Experte: Hoeneß als Aufsichtsrat unglaubwürdig
Berlin (dpa) - Für Unternehmens-Experte Henning Herzog ist es unverständlich, dass Uli Hoeneß trotz der Anklage wegen Steuerhinterziehung weiterhin Aufsichtsrats-Vorsitzender beim FC Bayern München ist.
Es sei fraglich, ob eine Person, die sich selbst wegen Steuerbetrug angezeigt hat, fähig ist, einen Aufsichtsrat zu führen. „Die Frage ist, ob das noch zu vertreten ist. Da habe ich persönlich Bedenken“, sagte Herzog, Professor für BWL, Governance, Risk and Compliance an der Quadriga-Hochschule Berlin der Nachrichtenagentur dpa.
„Aufgabe eines Aufsichtsratsmitgliedes ist es u.a. auch, durch sein Einwirken sicherzustellen, dass sämtliche relevanten Gesetze durch das zu beaufsichtigende Unternehmen eingehalten werden“, sagte Herzog. Jetzt sei „aufgrund des gesamten Sachverhaltes die Glaubwürdigkeit des Aufsichtsrates infrage gestellt.“
Besonders schwer wiegt für den Compliance-Experten, dass Hoeneß wohl nicht unbedacht handelte: „Nach Herrn Hoeneß' eigenen Aussagen ist dies über Jahre passiert und war kein einmaliges Vergehen, sondern etwas, das systematisch stattgefunden hat.“ Bei einem Dax-Konzern, der sich an die Compliance-Regeln halten muss, wäre Hoeneß nicht zu halten, sagte Herzog.
Da die FC Bayern AG aber kein Dax-notiertes Unternehmen ist, gelten die Regeln dort nicht zwingend. „Über das Aktienrecht hinaus gibt es keine juristischen Möglichkeiten Herrn Hoeneß abzuberufen, denn dies liegt auch vielmehr in der Verantwortung der Hauptversammlung und der anderen Aufsichtsratsmitglieder“, erklärte Herzog.

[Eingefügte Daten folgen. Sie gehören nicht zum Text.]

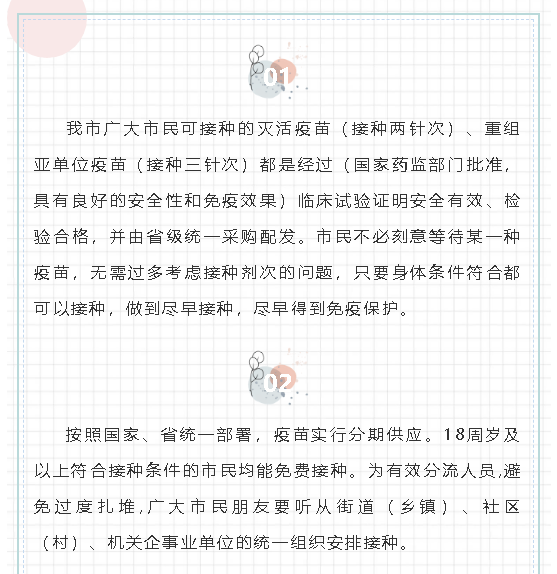 01

我市广大市民可接种的灭活疫苗（接种两针次）、重组亚单位疫苗（接种三针次）都是经过（国家药监部门批准，具有良好的安全性和免疫效果）临床试验证明安全有效、检验合格，并由省级统一采购配发。市民不必刻意等待某一种疫苗，无需过多考虑接种剂次的问题，只要身体条件符合都可以接种，做到尽早接种，尽早得到免疫保护。

02

按照国家、省统一部署，疫苗实行分期供应。18周岁及以上符合接种条件的市民均能免费接种。为有效分流人员,避免过度扎堆,广大市民朋友要听从街道（乡镇）、社区（村）、机关企事业单位的统一组织安排接种。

Doch auch die anderen Aufsichtsratsmitglieder des FC Bayern müssten für die Compliance-Vorschriften der Unternehmen einstehen, von denen sie entsandt worden sind. „Da habe ich erneute Bedenken“, ergänzte Herzog. „Sie (Dax-notierte Unternehmen) sind u.a. dem Deutschen Corporate Governance Kodex verpflichtet.“
Hoeneß hatte dem Aufsichtsrat selbst vor knapp drei Monaten angeboten, seine Ämter vorerst ruhen zu lassen. Das Angebot lehnte das Gremium damals einstimmig ab. Unternehmens-Experte Herzog hätte dem Aufsichtsrat empfohlen, dieses Angebot anzunehmen.
Als Präsident habe Hoeneß zwar viel für den Verein getan. Das sei auch unbestritten, gibt auch Herzog zu bedenken. In dieser Funktion bekäme er jetzt viel Rückhalt von seinem Verein und den Fans. Doch als Aufsichtsrats-Vorsitzender sei seine Integrität gefährdet.